### Exercise set
1. In the permaculture essay below, during which spring and summer did the writer explore the farm fields with Josh?
2. Continue the permaculture essay below from its final sentence.

### Extract provided
============

You can learn more about Grant and his work at the Permaculture Provision Project Facebook page, which you’ll find a link to in the notes below.

I like Grant and his enthusiasm, but realize how this conversation rubs hard against the issue of respecting other cultures. I’m glad for his perspective that this is about working along side the government and the people in the community, rather than forcing a particular vision upon those who are there already working in that space. That this is about elevating that work that and bringing in people who have the sensitivity to not impose external values on the practitioners.

Though I know there are people like Grant or Peter Michael Bauer doing this work of honoring native traditions, it is something that I only understand on a cursory level and certainly need to do a lot more reading and research on to even begin to alleviate my ignorance. If this is an area that you are familiar with and can share any insights, I would greatly appreciate it if you could let me know.

One other piece of the puzzle I would like to hear about are your Aha moments. I want to know how your personal story, your life, connect you to permaculture. What is the part of your experience that made you give a damn about the world we live in and wanting to take an active role in doing something that will make a difference?

Mine comes from when I was around nine years old and wandering with my friend Josh through the farm fields behind his house, building forts on every rock outcropping with sticks we found. His mother would dress us up in his father’s old marine corps BDUs and roll up the sleeves and pants legs so that we didn’t trip over them, using her deft seamstress hands to add a quick stitch here and there so they would stay in place through hours of play, and send us out to get wet, muddy, and safe to trapse through cow pies. We’d slither along stream banks, watch birds, throw dirt clods at each other, look for snakes, but rarely find them, look for spiders, and find them all the time, and generally be a part of nature. Two boys with acres and acres of semi-wild places that we lived in for days on end, only coming in long enough to grab a quick bite to eat before heading out until the sun set, then up the next day for breakfast and to do it all again. Though in recollection it seems like I spent years and years out there in those fields exploring, and dozens more as a cub scout and boy scout, my time in those fields was little more than two seasons. The spring and summer of 1989. That fall I changed schools and did not see Josh again for many years. When I did we were a little bit older, but no longer close, just existing in the memory our friendship and never able to reconnect again.

Though I lost my childhood friend, I never lost my love of Earth. That connection sat there, germinating, as I left the wild places and took a road more civilized. As a teenager I sat at a desk and learned how computers worked and how to program. From time to time I would go camping and hiking, some of those human scale outdoor recreational activities. Then as I had children I took them on nature walks and to talks about salamanders. As I showed my daughter the unbuilt environment, the blueberries and the butterflies, I found that love for Earth I had for so long taking root again. With it came permaculture and an interest in how I interact with the built environment, a desire for smaller spaces, and less stuff. As time passes, I turn away from that world built by humanity and look to the soil, the trees, the plants, the animals, and the people (but not their civilization), and ask myself, how do we save all of this?

============

### Data extract
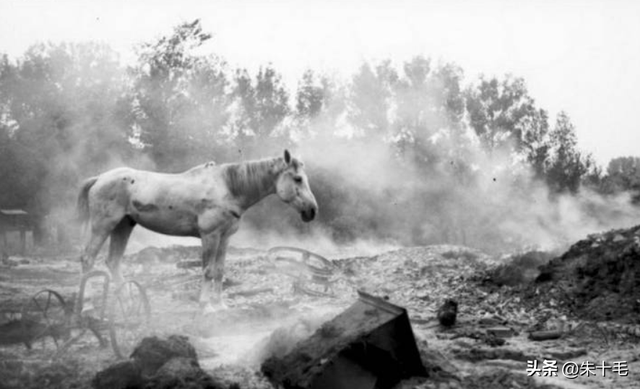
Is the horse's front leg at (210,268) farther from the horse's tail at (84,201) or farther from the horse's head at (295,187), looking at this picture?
the horse's tail at (84,201)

============

### Final answers
1. The spring and summer of 1989.

2.
If you have an answer, or just more questions, I’m here to be with you as long whenever our paths cross, or for as long as they run parallel with one another. Get in touch.

Email: show@thepermaculturepodcast.com
Call: 717-827-6266

Or you can send me a letter:

The Permaculture Podcast
P.O. Box 16
Dauphin, PA 17018

As I say at the beginning of every episode, this podcast is listener supported. The show seems to be getting big enough now that I’m being contacted by marketers and publishers who want me to run native advertisements and corporate written editorials on the website, but I’m not going to do that. Yes, it would certainly help the financial side of the show, a lot, but as I said at the end of the episode with Peter Michael Bauer, I’m tired. I’m tired of business as usual, and so I refuse those offers. I’m not going to be a shill. It’s why, though I may make announcement from time to time for someone to advertise on the podcast, there is no “advertise here” button on the web page, and there won’t be. I’m only going to talk about and share things that I really believe in and think will make creating the world you want to live in easier and better for all of us.

With that said I need your help to keep this podcast going. The best way to do that now is through a recurring membership using Patreon. At patreon.com/permaculturepodcast you can find information on that various goal and reward levels for supporting the show in that way.

You can also make a one time donation via the PayPal button on the main page for the show at thepermaculturepodcast.com or by sending something in the mail at the address above.

Coming up on April 7 is Jen Mendez of PermieKids.com joins me to talk teaching children with permaculture. On April 15 is Dina Falconi the author of Foraging and Feasting.

Spend each day creating the world you want to live in by taking care of Earth, your self, and each other.

Permaculture Provision Project

The Colorado Permaculture Convergence (Information and Registration)

Navajo Nation

John Liu

John Liu’s Green Gold

 Posted by at 08:00
Mar 252015

Like this podcast? Support it on Patreon.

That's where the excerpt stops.